Want to save a life? Turn off a light. A new University of Wisconsin study found that conserving electricity alleviates air pollution, saving lives and money. That might not seem like news. But the findings tied cutting carbon emissions not only to economic benefits but public health.
That might help green-minded policymakers in their political battles to help reduce carbon emissions, said study senior author Tracey Holloway, an environmental studies professor at Wisconsin.
“We’re trying to clarify how changes in energy systems have benefits for public health,” said Holloway in a statement. “For the most part, the energy community is not focused on the human health effects of air pollution.”
Publishing their work in the journal Environmental Science & Technology, the researchers estimated that a 12 percent increase in energy efficiency in the summer would reduce ozone and fine particulate matter, saving 475 human lives annually in the United States. They pegged the value of those lives at $4 billion. (€3.53 billion/CHF3.97 billion)
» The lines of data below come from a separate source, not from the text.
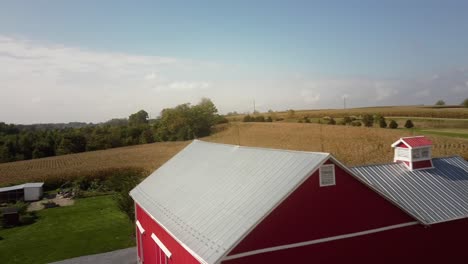 Aerial-of-a-red-farmhouse-in-Pennsylvania-rural-area,-surrounded-by-cornfield-and-trees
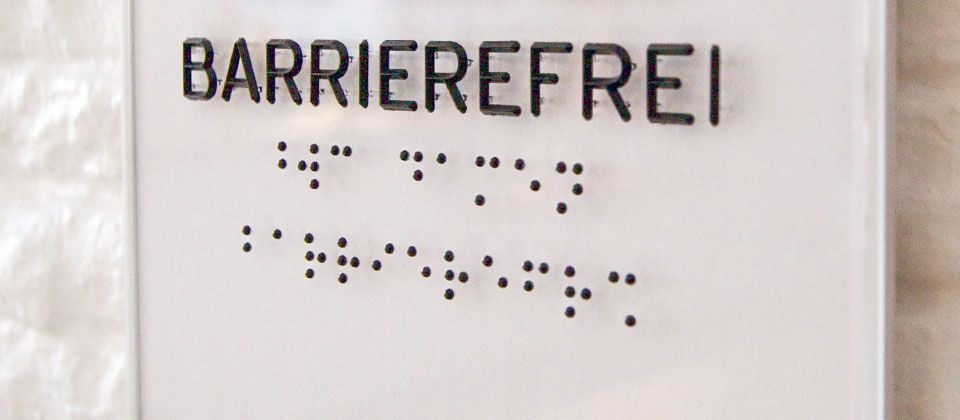Accessibility sign with braille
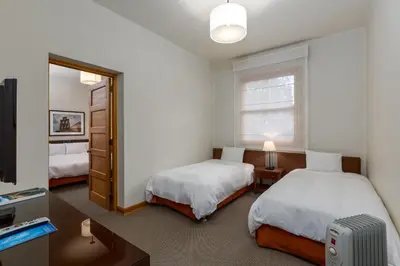 a bedroom with two beds and a mirror at LP Los Portales Hotel Tarma in Tarma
Reducing energy use would result in a savings of almost $0.05 per kilowatt hour, a big savings considering that electricity costs $0.10 per kilowatt hour on average.
“By saving electricity, we can also save lives,” said study lead author David Abel, a postdoctoral researcher at the Center for Sustainability and the Global Environment at the university,. “There is a range of health benefits. It’s a bonus. We find there are extra health reasons to turn off a light.”